• GIVEN TASK: Retype the material that follows, keeping every word as it is.

• DATA FOR THE TASK:
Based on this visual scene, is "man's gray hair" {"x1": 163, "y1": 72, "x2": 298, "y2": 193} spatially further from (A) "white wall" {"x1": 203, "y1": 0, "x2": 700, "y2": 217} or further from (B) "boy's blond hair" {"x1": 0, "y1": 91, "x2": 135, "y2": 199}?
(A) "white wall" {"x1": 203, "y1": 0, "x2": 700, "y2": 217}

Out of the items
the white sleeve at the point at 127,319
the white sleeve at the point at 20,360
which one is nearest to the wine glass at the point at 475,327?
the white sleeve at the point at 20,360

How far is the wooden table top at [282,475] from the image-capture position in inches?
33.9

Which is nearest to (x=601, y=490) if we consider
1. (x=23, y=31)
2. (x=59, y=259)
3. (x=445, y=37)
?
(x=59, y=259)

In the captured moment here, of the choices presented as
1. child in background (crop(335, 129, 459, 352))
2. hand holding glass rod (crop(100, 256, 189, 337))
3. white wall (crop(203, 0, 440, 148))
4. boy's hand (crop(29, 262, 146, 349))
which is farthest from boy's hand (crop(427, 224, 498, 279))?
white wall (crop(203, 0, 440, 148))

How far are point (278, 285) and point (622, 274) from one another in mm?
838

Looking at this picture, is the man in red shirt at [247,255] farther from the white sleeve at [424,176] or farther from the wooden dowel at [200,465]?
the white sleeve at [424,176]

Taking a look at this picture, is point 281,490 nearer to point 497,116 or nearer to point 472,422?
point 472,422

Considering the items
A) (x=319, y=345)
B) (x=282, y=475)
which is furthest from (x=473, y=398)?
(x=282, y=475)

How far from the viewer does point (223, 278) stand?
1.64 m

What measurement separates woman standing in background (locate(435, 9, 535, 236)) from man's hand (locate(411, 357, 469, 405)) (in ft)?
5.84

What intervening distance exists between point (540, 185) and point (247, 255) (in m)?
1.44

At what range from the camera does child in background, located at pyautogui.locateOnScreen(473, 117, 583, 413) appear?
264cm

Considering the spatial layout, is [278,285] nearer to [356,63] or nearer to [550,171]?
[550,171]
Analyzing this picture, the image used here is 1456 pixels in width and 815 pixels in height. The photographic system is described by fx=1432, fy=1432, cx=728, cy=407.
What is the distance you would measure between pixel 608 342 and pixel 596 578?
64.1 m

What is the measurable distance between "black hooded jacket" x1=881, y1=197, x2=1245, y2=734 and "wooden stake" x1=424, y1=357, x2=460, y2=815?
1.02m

• EXERCISE RESPONSE:
Based on this visual scene, is "man's gray hair" {"x1": 163, "y1": 72, "x2": 298, "y2": 193} spatially further from (A) "white wall" {"x1": 203, "y1": 0, "x2": 700, "y2": 217} or further from (B) "boy's blond hair" {"x1": 0, "y1": 91, "x2": 135, "y2": 199}?
(A) "white wall" {"x1": 203, "y1": 0, "x2": 700, "y2": 217}

Out of the items
the white sleeve at the point at 127,319
the white sleeve at the point at 20,360
which one is nearest to the wine glass at the point at 475,327?
the white sleeve at the point at 20,360

How far is the wooden table top at [282,475] from the image-capture position in inches?
33.9

Which is nearest to (x=601, y=490) if we consider
1. (x=23, y=31)
2. (x=59, y=259)
3. (x=445, y=37)
?
(x=59, y=259)

In the captured moment here, of the choices presented as
1. child in background (crop(335, 129, 459, 352))
2. hand holding glass rod (crop(100, 256, 189, 337))
3. white wall (crop(203, 0, 440, 148))
4. boy's hand (crop(29, 262, 146, 349))
which is farthest from boy's hand (crop(427, 224, 498, 279))?
white wall (crop(203, 0, 440, 148))

How far are point (278, 285) and point (622, 274) from one another in mm?
838

Looking at this picture, is the man in red shirt at [247,255] farther from the white sleeve at [424,176] or farther from the wooden dowel at [200,465]?
the white sleeve at [424,176]

Taking a look at this picture, is point 281,490 nearer to point 497,116 or nearer to point 472,422?
point 472,422

Considering the items
A) (x=319, y=345)
B) (x=282, y=475)
which is furthest from (x=473, y=398)?
(x=282, y=475)

How far from the viewer does point (223, 278) stand?
1.64 m

What measurement separates woman standing in background (locate(435, 9, 535, 236)) from man's hand (locate(411, 357, 469, 405)) (in ft)?
5.84

What intervening distance exists between point (540, 185) and point (247, 255) (in m)?
1.44

At what range from the camera does child in background, located at pyautogui.locateOnScreen(473, 117, 583, 413) appear?
264cm

Considering the spatial layout, is [278,285] nearer to [356,63] or nearer to [550,171]?
[550,171]
Analyzing this picture, the image used here is 1456 pixels in width and 815 pixels in height. The photographic system is described by fx=1432, fy=1432, cx=728, cy=407.
What is the distance you would measure between pixel 608 342 and pixel 596 578?
64.1 m

What is the measurable distance between "black hooded jacket" x1=881, y1=197, x2=1245, y2=734 and "wooden stake" x1=424, y1=357, x2=460, y2=815?
1.02m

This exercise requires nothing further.